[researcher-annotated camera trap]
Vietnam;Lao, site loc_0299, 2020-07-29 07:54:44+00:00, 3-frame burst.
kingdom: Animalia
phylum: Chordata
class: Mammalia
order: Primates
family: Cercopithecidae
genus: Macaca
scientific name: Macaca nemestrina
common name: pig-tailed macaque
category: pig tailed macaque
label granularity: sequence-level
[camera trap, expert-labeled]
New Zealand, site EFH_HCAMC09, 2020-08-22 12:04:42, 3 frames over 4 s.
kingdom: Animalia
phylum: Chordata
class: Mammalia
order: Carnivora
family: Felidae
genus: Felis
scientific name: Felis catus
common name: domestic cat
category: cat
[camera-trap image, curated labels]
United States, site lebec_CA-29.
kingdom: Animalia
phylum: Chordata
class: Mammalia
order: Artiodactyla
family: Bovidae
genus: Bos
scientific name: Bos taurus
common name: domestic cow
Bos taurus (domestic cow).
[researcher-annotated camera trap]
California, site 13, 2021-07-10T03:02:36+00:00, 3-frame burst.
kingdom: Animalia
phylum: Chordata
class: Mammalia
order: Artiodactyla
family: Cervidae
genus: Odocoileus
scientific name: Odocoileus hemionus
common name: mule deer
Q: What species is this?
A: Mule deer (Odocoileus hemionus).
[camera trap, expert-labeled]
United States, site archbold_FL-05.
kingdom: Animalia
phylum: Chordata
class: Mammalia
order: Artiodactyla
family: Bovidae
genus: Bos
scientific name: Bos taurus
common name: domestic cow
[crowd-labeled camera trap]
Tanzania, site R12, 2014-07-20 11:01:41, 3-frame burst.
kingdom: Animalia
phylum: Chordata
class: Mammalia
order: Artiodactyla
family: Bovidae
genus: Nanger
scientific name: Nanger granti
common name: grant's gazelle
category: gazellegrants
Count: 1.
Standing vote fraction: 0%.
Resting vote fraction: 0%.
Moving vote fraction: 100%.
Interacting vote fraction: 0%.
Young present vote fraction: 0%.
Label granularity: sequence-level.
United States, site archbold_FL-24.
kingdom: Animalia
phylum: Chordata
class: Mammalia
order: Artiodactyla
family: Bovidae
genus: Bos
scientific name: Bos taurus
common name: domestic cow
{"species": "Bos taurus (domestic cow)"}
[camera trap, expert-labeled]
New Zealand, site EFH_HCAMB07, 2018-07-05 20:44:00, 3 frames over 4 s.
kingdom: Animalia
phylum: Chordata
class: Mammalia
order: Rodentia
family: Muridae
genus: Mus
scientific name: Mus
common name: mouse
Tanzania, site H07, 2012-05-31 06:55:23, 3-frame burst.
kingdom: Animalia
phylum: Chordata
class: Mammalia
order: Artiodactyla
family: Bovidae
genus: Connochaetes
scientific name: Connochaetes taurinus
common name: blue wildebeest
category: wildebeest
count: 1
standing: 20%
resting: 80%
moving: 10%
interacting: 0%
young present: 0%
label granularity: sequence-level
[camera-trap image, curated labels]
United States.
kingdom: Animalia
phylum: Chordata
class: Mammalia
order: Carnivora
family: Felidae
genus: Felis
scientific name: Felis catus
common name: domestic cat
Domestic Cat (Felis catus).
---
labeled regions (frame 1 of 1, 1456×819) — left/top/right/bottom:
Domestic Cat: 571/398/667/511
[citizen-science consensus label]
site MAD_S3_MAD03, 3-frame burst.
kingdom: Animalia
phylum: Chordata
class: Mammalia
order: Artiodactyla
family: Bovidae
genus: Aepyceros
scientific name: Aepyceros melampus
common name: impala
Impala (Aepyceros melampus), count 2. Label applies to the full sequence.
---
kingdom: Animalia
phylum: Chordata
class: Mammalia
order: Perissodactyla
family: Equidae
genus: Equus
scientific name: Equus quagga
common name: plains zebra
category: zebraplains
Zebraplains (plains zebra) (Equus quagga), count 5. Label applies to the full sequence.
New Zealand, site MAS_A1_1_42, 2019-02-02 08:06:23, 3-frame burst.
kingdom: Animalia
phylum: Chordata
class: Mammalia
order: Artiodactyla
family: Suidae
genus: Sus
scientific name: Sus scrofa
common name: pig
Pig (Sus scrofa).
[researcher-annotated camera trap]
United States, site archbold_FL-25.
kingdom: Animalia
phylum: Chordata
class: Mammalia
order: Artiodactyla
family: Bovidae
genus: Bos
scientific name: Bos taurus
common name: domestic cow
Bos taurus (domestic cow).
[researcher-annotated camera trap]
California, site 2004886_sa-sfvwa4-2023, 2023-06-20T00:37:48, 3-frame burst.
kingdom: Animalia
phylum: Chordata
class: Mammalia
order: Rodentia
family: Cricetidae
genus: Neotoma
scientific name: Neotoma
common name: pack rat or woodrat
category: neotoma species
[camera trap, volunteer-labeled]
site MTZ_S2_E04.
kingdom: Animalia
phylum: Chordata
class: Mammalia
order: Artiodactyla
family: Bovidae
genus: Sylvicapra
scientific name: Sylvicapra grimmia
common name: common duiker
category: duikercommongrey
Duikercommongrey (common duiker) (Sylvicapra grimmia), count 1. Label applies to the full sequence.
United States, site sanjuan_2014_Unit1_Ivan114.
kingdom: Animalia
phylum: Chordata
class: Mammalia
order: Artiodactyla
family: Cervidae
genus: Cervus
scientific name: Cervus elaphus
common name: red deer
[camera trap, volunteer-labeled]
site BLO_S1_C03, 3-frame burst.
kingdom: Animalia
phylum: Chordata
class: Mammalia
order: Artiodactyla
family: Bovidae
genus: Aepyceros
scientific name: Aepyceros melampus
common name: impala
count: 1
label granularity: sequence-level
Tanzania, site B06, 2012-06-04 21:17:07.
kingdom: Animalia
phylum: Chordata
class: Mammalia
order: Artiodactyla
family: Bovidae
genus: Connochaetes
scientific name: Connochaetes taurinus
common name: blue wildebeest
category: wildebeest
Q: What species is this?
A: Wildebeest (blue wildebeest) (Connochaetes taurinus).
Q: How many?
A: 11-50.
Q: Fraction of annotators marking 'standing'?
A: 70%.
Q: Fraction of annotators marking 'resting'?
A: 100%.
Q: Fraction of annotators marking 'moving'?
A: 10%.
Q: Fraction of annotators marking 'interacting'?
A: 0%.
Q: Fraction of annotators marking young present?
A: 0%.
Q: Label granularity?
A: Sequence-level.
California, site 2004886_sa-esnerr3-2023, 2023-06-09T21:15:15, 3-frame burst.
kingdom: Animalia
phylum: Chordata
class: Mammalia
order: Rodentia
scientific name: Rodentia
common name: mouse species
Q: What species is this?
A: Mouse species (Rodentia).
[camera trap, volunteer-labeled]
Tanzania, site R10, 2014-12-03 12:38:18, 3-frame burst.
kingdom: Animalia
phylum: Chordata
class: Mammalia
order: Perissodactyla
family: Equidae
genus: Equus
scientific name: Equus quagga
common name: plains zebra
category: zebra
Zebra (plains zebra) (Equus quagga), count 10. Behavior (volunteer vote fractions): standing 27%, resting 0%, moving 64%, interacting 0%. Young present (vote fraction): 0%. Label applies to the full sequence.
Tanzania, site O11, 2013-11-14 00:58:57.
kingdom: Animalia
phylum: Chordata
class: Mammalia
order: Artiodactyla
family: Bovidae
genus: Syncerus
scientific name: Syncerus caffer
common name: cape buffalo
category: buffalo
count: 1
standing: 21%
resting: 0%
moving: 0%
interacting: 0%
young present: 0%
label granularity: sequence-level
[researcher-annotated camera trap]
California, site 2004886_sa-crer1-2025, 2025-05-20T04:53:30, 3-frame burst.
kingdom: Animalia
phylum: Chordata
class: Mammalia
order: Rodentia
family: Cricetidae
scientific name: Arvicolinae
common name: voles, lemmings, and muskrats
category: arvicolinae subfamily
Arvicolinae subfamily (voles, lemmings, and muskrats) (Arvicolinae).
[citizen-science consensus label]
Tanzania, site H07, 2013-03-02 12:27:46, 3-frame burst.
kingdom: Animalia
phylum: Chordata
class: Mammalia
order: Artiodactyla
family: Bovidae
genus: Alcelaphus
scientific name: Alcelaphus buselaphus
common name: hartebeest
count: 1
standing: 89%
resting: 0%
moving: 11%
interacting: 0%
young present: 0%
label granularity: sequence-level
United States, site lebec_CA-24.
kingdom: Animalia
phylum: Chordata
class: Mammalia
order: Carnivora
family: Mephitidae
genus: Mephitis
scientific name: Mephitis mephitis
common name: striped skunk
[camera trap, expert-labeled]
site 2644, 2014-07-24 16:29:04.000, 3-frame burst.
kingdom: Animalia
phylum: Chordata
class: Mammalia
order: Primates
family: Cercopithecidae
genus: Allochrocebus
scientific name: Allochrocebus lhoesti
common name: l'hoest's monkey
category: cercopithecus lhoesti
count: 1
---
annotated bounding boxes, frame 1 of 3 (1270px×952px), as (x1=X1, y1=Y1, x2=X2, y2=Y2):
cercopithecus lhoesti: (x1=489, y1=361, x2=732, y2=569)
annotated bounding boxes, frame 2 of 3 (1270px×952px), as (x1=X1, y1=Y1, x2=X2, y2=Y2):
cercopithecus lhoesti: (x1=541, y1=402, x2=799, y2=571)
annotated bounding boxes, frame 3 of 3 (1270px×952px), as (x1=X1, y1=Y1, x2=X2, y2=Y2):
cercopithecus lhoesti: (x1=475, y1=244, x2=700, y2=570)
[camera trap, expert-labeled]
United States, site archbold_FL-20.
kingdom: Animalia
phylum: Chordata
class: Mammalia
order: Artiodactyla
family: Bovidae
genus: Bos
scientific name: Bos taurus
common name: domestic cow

■ **Exercise goal**:
Which lines above run from the one containing "common name: cape buffalo" down to the one containing "scientific name: Arvicolinae"? Repeat exactly those, both ends included, and nothing else.

■ **Result of the exercise**:
common name: cape buffalo
category: buffalo
count: 1
standing: 21%
resting: 0%
moving: 0%
interacting: 0%
young present: 0%
label granularity: sequence-level
[researcher-annotated camera trap]
California, site 2004886_sa-crer1-2025, 2025-05-20T04:53:30, 3-frame burst.
kingdom: Animalia
phylum: Chordata
class: Mammalia
order: Rodentia
family: Cricetidae
scientific name: Arvicolinae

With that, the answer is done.